Ghost Story Contest Winner 



































Juniper Springs New Jersey

October 28, 1944

“C'mon, you idgit, a'fore anyone sees us. You can't go sneaking into a place if yer gonna be slow about it. Hurry up. Move your ass and get in here.”

Against my better judgment I did as Mickey Miller asked. After all, I was only twelve, and Mickey was a man of the world. He was also a far sight meaner than I was. He was sixteen — had even been “with” a girl on two separate occasions, as rumor had it. Besides, Mickey's top two incisors were pure gold, a result of a particularly bad biking accident he'd gotten into when he was fourteen. He'd decided he was going to play chicken with Dex Hester and his gang of thugs on Fuller Street one day. Only problem was, Dex was driving a car, and Mickey was riding his bike. Mickey never backed off either.

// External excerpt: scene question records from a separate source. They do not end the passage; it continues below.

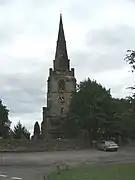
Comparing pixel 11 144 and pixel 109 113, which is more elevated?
pixel 109 113

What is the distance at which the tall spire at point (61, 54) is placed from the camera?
111m

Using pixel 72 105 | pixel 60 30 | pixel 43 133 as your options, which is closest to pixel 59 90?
pixel 43 133

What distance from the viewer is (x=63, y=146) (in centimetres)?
6200

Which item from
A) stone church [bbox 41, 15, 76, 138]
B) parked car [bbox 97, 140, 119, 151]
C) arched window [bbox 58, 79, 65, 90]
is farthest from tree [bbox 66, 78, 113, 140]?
arched window [bbox 58, 79, 65, 90]

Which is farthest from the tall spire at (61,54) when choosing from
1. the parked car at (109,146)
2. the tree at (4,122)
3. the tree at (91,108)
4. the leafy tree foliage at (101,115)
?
the parked car at (109,146)

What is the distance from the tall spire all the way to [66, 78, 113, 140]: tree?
108ft

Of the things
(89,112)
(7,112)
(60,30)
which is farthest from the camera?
(60,30)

Dex won that round, hands down.

Based on pure guts alone, plus the fact he looked down right sinister with all that metal in his yapper, Mickey Miller definitely had dibs on being the leader of our small group.

“Where's Billy and Frankie – boy, Mick? Ain't they comin'?” I asked. Billy Swartz and Frankie Martin had both been contributing members to our quartet since a'fore I could remember. I thought it a little odd that Mickey hadn't asked them to be there too.

Mick just gave me that “I ought'ta throttle you stupid” look, then squeezed through the hole in the chain link fence surrounding the Fayette County fairgrounds.

“Lenny, them two snot-wipes would'a just got our asses caught. They ain't gonna be comin'. Tonight, it's just you, and me, bucko.”

Within minutes he'd located the Freak Show tent and ducked inside. It was the only banner lit up in the entire damn place, so it weren't too difficult.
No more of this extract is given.